Incremental fence: I think I figured out a way to beat the Incra fence to fix that long side extension. A 3/8" acme rod fits almost perfectly in the groove of a 15 series series extrusion but is protected. McMaster has a 16TPI x6ft for fairly cheap, as well as the left thread rods to mesh. Basically the rod is sealed into a 71" 15 series extrusion by end caps with HDPE. The ends will be ground down to mount an incremental knob as well as a ball detent to set. Theoretically 16 positions would get to 1/256" resolution with a error of 0.003 per foot. For compactness, the hinges ride on these which mount the fence. The other side has a rail with a repeat setup to trim it up separately for the router. The fence has two fences, a 1545 for the table saw, and a 1530 for the router. Theoretically there are 4 bearings to mount this with knobs on each side to lock. The threaded rod stop is fitted to a small piece of 1515 hinged and springed to press into the groove with the rod.

Jig saw is standard and plate mounted. Mostly to be used for cutting out rib templates.









Routers: The fence is build with 3030's and a space for suction, a hose attachment will plumb off the back. The horizontal combo router is interesting. The plate slides for the horizontal part, but enables adjusting to rail to sink with the other router when in vertical mode. It has a +50 to -50 angle flex in both modes. Theoretically this gives you a full range of -45 on the bottom face all the way to +45 on the edge, which is 180 degrees of angle coverage without having to reposition the piece. In front and behind the triton router is space for drawers for router bits, jig blades, and other fence attachments. The area around angle router is left open to adjust, as there are knobs rotating the platform, locking the angle, and locking the depth of cut.

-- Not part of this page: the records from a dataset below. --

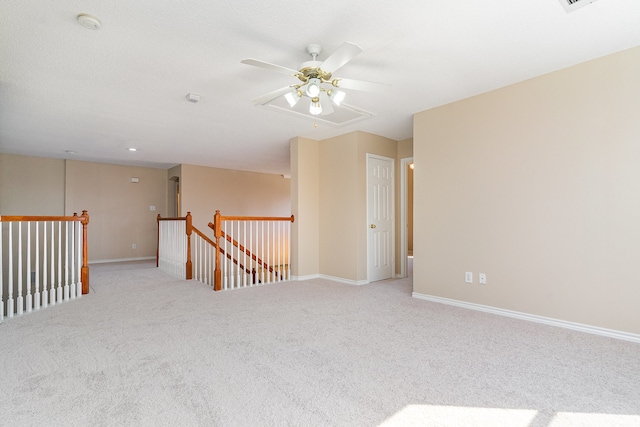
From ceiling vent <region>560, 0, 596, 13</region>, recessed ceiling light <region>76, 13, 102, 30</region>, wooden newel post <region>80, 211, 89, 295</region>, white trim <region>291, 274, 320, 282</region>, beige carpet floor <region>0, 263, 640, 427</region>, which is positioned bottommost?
beige carpet floor <region>0, 263, 640, 427</region>

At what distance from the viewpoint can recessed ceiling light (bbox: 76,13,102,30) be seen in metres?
2.19

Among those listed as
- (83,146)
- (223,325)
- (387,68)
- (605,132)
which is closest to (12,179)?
(83,146)

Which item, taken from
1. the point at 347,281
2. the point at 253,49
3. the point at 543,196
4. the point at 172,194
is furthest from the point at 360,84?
the point at 172,194

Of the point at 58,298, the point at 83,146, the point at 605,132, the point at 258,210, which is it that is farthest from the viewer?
the point at 258,210

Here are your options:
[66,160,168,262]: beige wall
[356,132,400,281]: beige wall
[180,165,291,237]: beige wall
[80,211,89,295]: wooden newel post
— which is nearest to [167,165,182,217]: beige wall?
[66,160,168,262]: beige wall

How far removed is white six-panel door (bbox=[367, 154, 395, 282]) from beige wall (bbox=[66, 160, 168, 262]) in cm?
625

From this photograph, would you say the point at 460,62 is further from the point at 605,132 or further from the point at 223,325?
the point at 223,325

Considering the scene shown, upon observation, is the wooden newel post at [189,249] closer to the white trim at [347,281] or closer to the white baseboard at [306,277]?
the white baseboard at [306,277]

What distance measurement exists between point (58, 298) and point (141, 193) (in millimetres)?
5025

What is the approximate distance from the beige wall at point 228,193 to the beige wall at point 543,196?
19.9ft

Missing stuff: Plates are all 0.5" lexan. Vacuum will plumb off the bottom of the table saw, route left to right just above the empty space for jigs, T off to the smaller tools and then route out the front right. Switches are front left x2 and back right x2. Outfeed tables boarding all 3 edges of saw


----------



## Bob5103 (Feb 13, 2016)

It looks like a cool design! I have 2 problems with router table extensions on a table saw. When I had one, these are the problems I had.
1. You have to plan your work flow. Without a system like the Incra fence it is damn near impossible to exactly match a previous setup. This happened more often than I care to talk about, it might not be a problem for somebody better organized. 
2. My saw table is 35 1/2" off the ground. This is fine for using making cuts. But it was too low for an extended router session, really made my back hurt. Moving my router up to 37" made all the difference for me. Again may not be a problem for other folks. 
I don't know squat about surf boards, so I can't comment on the jig saw. I would be very interested in seeing the final product!
From a vet to an active duty, Thank You!


----------